Low energy excitations and dynamic Dzyaloshinskii-Moriya interaction in $\alpha'$-NaV$_2$O$_5$ studied by far infrared spectroscopy

TL;DR

This study investigates low energy excitations in alpha'-NaV2O5 using far infrared spectroscopy, revealing magnetic field effects, zone-folded phonons, and two dynamic Dzyaloshinskii-Moriya mechanisms that enable forbidden transitions.

Contribution

The paper identifies two distinct dynamic Dzyaloshinskii-Moriya mechanisms contributing to singlet-triplet transitions in alpha'-NaV2O5, expanding understanding of spin-phonon interactions.

Findings

Magnetic field splits the triplet excitation at 65.4cm-1.

The spin gap remains field-independent up to 33T.

Dynamic DM interactions enable otherwise forbidden singlet-triplet transitions.

Abstract

We have studied far infrared transmission spectra of alpha'-NaV2O5 between 3 and 200cm-1 in polarizations of incident light parallel to a, b, and c crystallographic axes in magnetic fields up to 33T. The triplet origin of an excitation at 65.4cm-1 is revealed by splitting in the magnetic field. The magnitude of the spin gap at low temperatures is found to be magnetic field independent at least up to 33T. All other infrared-active transitions appearing below Tc are ascribed to zone-folded phonons.

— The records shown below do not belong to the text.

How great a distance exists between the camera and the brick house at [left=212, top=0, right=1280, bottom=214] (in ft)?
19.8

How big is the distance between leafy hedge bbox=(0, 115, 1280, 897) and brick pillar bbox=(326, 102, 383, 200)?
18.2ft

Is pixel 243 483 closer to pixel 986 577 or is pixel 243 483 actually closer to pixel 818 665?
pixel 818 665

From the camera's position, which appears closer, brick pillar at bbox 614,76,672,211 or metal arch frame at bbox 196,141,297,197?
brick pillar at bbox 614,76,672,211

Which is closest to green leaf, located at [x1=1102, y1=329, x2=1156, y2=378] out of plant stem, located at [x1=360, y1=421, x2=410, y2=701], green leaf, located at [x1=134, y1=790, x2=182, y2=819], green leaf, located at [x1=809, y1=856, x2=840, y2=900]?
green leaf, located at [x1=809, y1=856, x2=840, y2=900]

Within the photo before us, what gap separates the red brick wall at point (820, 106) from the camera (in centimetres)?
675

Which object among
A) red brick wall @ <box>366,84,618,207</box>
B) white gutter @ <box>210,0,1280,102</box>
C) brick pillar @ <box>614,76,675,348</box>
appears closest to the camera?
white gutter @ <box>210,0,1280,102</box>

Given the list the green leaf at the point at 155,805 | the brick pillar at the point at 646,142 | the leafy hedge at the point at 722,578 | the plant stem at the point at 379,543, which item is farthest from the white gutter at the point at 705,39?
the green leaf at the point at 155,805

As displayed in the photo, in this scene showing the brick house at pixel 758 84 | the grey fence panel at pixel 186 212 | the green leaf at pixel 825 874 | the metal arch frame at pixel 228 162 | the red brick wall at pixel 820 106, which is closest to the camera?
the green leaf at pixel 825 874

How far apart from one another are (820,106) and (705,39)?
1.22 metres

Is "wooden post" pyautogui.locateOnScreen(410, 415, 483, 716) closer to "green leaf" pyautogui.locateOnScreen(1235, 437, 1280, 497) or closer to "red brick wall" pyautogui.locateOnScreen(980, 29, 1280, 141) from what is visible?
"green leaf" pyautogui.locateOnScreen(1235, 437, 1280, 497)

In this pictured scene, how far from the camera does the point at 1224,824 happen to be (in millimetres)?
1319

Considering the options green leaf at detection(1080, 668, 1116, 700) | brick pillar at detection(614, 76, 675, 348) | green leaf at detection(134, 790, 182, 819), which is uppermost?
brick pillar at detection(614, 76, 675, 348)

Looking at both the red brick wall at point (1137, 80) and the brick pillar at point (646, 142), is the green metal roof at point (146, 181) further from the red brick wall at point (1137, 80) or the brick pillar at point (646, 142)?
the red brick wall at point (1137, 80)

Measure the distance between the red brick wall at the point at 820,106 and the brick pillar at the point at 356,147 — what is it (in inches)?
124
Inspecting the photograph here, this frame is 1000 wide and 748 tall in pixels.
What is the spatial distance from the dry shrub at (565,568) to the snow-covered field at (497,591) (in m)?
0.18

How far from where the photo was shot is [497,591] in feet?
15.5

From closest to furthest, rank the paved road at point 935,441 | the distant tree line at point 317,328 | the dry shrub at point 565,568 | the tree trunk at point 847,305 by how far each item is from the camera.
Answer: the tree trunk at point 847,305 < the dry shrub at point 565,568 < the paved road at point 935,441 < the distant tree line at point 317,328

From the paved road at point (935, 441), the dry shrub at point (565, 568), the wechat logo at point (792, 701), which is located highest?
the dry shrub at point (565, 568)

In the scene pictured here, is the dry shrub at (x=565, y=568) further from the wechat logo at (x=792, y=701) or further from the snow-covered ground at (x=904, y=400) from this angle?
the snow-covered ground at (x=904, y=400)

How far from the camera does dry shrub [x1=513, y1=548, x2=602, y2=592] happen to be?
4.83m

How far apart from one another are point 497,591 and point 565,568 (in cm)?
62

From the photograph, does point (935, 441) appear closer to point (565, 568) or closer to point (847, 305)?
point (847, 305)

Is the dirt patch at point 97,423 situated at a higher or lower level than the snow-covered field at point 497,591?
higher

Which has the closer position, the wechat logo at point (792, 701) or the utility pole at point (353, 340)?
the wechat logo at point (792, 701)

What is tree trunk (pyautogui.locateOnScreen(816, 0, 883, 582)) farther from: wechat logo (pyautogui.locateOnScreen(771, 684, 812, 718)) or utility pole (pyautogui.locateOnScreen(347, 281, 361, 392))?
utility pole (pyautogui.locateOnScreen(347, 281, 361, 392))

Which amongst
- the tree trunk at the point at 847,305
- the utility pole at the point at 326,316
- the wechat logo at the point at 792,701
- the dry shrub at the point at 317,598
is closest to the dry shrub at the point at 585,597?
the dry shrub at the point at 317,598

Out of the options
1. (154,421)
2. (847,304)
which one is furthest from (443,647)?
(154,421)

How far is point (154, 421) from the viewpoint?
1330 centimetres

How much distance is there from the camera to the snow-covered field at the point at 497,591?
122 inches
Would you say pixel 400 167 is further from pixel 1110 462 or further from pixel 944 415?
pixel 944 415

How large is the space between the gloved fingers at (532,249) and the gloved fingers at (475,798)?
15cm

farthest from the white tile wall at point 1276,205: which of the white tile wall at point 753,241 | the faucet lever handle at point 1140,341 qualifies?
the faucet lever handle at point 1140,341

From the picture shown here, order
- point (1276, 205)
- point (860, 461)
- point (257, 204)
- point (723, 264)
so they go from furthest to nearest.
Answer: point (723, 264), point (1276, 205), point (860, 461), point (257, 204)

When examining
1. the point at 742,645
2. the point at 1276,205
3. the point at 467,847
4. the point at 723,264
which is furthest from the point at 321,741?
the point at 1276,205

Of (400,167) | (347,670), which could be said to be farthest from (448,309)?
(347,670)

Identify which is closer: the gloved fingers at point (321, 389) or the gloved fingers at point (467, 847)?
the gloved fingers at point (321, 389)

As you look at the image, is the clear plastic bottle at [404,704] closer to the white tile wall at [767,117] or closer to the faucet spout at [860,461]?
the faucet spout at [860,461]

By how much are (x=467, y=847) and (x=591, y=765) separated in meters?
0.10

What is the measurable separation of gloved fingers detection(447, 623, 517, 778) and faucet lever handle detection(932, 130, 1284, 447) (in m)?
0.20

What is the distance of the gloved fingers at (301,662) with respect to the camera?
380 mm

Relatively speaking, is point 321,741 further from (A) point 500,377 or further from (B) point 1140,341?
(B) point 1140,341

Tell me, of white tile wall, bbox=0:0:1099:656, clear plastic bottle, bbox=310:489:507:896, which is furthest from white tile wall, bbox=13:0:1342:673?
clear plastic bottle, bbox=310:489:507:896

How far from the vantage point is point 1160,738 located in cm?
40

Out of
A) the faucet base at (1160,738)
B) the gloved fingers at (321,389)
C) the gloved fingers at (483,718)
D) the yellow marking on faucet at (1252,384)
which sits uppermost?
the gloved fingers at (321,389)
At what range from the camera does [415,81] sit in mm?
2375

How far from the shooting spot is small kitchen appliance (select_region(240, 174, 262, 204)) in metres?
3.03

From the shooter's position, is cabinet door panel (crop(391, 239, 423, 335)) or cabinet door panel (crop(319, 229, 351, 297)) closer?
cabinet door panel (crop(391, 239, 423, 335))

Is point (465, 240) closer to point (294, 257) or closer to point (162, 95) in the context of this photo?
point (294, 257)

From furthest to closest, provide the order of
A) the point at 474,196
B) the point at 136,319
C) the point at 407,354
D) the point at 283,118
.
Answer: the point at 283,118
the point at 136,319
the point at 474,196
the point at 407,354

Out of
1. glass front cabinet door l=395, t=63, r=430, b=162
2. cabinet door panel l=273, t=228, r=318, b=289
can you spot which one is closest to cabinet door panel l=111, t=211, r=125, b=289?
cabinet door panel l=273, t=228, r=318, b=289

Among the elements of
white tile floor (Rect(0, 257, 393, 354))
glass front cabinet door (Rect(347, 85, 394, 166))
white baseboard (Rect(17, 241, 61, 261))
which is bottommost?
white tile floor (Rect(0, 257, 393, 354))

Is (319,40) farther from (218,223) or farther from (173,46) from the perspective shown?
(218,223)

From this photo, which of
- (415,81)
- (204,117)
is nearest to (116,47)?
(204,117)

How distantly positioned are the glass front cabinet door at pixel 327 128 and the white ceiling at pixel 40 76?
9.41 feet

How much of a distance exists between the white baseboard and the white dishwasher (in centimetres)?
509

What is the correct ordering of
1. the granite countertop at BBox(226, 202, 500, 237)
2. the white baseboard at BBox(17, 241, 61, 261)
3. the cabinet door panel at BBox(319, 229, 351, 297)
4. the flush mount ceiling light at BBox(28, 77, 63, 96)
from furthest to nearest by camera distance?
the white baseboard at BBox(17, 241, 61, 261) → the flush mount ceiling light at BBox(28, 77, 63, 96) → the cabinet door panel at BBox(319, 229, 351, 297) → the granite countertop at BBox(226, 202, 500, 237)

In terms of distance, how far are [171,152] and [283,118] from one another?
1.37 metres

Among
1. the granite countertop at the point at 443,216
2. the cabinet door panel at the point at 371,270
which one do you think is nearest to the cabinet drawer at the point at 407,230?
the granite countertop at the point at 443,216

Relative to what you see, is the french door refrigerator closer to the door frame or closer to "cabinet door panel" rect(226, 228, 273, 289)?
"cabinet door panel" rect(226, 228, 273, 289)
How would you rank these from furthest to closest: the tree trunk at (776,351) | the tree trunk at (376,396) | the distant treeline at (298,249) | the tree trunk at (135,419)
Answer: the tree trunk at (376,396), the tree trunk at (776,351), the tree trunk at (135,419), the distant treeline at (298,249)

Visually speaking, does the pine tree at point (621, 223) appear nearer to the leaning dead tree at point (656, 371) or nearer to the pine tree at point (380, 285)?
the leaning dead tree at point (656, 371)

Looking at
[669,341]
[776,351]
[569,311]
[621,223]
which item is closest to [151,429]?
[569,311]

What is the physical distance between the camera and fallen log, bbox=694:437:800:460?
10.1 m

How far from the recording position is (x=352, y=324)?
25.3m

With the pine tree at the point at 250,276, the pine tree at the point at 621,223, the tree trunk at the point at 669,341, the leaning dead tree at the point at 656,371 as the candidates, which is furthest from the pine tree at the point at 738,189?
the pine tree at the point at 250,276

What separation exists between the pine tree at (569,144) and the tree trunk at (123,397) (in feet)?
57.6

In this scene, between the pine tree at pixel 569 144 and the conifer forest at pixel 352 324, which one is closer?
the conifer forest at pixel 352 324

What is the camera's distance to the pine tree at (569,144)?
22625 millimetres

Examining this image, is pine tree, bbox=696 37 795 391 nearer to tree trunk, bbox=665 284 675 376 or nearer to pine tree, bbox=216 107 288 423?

Two different dynamic Dzyaloshinskii-Moriya (DM) mechanisms have been discovered that contribute to the oscillator strength of the otherwise forbidden singlet to triplet transition. 1. The strongest singlet to triplet transition is an electric dipole transition where the polarization of the incident light's electric field is parallel to the ladder rungs, and is allowed by the dynamic DM interaction created by a high frequency optical a-axis phonon. 2. In the incident light polarization perpendicular to the ladder planes an enhancement of the singlet to triplet transition is observed when the applied magnetic field shifts the singlet to triplet resonance frequency to match the 68cm-1 c-axis phonon energy. The origin of this mechanism is the dynamic DM interaction created by the 68cm-1 c-axis optical phonon. The strength of the dynamic DM is calculated for both mechanisms using the presented theory.